Sorry for the rant, I just don't have anyone who would understand my problem right now and I don't know what to do. I feel like no no one is every going to love me. I've never had a real boyfriend, although I've had a few one night stands. What always happens is that boys will have sex with me but don't want a relationship. I should have got used to rejection by now, but I keep letting my hopes get raised, and I really thought this one might be different.
I met him at a party last week, and I thought we really hit it off. We danced all night, and then he walked me home. I don't know why, but I suddenly thought I should take a chance, and he seemed like he was really into me, so I kissed him, and invited him in. One thing led to another, and the sex was really different to before - he was really attentive, and it was amazing for me. Guys are not usually that into my body, and to be honest I know I'm not classically good looking.

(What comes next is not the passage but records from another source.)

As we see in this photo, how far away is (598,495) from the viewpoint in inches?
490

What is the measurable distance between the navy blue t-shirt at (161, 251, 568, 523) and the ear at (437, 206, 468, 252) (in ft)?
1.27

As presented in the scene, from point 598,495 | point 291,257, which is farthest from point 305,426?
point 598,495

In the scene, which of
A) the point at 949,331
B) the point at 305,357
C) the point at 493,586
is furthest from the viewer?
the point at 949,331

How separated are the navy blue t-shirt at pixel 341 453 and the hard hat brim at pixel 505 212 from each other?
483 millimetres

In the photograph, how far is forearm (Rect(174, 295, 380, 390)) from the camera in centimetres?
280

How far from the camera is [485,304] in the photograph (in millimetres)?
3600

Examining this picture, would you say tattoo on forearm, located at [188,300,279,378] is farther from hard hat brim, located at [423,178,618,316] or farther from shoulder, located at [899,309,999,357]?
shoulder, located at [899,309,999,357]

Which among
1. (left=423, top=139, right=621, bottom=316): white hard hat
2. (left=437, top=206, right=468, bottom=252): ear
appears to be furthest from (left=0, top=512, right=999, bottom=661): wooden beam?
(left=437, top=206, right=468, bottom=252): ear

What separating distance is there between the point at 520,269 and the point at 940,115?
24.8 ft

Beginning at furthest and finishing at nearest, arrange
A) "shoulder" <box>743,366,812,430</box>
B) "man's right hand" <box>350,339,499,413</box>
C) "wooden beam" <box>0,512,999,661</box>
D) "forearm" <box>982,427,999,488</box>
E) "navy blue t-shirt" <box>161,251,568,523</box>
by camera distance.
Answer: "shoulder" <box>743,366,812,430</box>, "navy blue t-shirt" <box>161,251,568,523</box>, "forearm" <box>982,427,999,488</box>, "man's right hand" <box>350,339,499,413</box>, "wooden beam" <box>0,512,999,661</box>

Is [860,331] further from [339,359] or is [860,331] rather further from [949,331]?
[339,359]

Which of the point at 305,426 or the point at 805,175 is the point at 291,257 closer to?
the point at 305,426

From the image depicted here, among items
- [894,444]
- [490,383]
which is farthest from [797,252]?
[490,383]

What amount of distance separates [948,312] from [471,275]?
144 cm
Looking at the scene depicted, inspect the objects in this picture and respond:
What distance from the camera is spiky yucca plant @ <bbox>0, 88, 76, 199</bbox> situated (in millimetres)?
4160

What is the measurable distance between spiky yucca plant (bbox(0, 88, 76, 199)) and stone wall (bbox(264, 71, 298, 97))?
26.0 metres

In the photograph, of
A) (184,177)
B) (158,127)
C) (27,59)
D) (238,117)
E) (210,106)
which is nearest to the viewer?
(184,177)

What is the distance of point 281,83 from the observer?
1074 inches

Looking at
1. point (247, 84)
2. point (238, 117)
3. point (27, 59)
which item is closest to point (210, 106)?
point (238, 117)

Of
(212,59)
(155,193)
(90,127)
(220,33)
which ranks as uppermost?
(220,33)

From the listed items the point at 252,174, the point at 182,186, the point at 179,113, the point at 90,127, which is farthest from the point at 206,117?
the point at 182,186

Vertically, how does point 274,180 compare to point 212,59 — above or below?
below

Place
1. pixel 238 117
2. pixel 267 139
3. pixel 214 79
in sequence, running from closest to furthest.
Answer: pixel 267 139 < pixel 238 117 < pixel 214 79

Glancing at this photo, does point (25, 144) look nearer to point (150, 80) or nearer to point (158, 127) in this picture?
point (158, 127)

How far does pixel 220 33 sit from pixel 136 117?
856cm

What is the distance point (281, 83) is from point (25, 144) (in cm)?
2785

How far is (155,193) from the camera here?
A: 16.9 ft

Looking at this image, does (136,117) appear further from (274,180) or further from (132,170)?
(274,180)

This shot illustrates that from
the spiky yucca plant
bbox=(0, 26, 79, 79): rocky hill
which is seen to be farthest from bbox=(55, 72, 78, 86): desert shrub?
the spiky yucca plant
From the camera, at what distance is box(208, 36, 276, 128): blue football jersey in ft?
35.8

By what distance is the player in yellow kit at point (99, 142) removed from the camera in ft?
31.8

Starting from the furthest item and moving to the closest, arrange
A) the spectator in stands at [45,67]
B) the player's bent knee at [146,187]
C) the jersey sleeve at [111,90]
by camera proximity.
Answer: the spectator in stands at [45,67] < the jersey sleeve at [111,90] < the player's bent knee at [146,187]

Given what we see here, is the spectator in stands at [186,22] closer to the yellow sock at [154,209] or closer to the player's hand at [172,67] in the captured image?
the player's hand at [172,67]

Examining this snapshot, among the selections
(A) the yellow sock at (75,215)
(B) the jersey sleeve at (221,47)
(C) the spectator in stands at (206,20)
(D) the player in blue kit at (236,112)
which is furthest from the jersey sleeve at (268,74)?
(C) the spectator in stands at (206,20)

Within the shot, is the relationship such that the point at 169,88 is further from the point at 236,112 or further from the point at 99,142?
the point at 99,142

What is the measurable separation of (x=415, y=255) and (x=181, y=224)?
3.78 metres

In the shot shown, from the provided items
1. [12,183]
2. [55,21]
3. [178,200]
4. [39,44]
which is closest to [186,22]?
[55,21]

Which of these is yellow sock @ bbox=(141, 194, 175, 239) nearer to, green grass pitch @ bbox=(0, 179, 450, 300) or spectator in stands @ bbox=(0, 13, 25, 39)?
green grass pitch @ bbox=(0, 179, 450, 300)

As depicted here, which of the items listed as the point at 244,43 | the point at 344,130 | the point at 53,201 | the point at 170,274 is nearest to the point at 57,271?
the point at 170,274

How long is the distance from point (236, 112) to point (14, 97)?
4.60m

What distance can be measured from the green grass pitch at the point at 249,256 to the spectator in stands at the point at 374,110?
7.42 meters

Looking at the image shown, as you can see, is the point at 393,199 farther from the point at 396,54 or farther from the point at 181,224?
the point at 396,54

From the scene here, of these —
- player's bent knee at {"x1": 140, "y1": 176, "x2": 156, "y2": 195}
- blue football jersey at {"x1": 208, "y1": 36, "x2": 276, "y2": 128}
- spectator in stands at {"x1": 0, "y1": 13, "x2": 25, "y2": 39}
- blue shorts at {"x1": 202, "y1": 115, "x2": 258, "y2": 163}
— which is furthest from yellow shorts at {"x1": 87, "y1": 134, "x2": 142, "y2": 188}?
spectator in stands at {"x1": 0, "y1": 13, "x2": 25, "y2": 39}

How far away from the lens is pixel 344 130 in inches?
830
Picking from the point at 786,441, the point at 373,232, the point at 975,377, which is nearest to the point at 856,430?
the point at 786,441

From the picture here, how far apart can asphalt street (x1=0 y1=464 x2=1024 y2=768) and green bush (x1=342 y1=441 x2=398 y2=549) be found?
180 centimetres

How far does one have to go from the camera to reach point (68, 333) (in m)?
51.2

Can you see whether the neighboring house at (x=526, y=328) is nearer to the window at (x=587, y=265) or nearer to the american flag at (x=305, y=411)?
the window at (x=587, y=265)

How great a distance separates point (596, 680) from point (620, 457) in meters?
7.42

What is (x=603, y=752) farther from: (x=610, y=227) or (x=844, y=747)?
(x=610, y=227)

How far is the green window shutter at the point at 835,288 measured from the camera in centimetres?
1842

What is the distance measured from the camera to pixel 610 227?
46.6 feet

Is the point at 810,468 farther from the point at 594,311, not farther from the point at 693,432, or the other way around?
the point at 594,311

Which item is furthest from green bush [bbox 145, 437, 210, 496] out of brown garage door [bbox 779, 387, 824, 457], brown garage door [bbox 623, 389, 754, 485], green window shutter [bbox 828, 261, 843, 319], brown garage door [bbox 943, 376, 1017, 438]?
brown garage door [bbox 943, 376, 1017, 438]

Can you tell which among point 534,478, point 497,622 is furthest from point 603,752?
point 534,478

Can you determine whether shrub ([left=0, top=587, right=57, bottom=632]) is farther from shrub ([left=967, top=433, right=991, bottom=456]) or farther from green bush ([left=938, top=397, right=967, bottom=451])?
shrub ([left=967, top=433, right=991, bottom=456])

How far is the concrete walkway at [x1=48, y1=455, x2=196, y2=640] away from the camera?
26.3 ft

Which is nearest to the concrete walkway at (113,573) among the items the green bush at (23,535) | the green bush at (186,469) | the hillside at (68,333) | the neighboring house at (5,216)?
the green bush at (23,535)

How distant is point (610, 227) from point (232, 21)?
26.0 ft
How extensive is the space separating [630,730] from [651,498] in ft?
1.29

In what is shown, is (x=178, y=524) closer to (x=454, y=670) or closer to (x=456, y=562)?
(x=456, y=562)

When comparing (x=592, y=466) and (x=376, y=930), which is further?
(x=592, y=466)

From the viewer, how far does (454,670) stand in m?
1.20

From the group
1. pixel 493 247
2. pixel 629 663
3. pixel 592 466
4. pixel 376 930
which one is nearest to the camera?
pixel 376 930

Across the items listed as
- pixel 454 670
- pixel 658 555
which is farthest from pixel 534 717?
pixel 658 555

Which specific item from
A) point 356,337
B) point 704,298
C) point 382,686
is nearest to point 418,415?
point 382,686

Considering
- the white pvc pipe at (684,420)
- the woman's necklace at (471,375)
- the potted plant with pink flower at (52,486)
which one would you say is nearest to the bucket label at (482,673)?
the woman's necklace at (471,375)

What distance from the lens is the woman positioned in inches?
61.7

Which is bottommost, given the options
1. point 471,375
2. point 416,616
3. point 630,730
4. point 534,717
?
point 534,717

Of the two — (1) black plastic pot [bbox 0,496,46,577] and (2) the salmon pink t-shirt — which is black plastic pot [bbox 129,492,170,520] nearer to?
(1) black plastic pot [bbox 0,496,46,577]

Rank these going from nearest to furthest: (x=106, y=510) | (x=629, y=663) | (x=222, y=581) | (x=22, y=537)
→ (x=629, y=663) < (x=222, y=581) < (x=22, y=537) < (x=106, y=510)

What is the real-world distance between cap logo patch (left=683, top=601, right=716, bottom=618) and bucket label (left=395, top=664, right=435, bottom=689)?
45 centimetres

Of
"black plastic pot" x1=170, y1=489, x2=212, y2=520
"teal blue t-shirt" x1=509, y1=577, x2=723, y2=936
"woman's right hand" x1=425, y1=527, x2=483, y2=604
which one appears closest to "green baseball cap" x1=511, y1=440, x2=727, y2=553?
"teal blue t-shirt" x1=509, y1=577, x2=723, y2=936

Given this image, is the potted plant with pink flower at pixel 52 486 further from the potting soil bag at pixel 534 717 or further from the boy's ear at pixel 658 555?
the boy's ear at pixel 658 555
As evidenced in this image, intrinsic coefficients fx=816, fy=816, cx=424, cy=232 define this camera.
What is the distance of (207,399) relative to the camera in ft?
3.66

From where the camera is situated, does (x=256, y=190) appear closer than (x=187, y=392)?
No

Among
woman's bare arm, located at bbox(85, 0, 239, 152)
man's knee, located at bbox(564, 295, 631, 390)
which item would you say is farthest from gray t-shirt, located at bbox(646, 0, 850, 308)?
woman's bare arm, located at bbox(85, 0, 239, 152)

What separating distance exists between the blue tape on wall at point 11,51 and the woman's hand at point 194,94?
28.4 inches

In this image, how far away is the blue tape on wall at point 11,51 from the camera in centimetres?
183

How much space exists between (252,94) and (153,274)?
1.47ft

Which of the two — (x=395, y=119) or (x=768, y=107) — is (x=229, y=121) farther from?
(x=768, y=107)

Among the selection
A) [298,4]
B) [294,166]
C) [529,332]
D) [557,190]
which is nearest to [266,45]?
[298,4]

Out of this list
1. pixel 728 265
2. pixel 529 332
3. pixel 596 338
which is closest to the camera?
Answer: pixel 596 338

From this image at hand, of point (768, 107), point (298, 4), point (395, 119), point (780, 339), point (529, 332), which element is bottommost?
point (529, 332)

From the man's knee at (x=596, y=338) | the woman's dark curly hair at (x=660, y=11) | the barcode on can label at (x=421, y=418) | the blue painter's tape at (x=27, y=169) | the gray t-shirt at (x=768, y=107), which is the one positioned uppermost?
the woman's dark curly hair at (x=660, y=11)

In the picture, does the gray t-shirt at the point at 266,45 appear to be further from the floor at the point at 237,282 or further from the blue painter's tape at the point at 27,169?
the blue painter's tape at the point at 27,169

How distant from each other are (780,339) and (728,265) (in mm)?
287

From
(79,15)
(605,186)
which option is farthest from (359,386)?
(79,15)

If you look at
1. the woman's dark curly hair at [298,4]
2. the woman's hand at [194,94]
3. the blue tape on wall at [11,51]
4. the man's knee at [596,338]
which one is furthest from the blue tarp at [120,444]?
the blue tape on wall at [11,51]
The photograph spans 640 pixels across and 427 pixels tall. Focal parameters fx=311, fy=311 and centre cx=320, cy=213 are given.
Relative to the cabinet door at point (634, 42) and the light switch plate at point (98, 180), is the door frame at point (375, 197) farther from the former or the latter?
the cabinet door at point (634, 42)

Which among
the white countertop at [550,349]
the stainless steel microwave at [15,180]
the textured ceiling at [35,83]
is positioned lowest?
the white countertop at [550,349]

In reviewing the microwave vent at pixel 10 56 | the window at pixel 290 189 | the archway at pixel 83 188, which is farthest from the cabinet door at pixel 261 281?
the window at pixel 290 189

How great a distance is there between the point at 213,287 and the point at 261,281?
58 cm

After we had sex again the next morning I thought that things had gone really well, and assumed we would see each other again. I was in tears that night when he didn't call, and two days later I broke down and called him. I was hoping he might have forgotten my number, but instead he sounded distracted, and said that he really liked having sex with me, and really liked parts of my body, but didn't see the relationship going anywhere because his frat buddies had 'standards' about physical attractiveness.
I was devastated - I really thought he might have liked me, and I had let myself fall for him far more than I should.
How can I get over this, and more importantly, am I doomed to have this happen to me every time?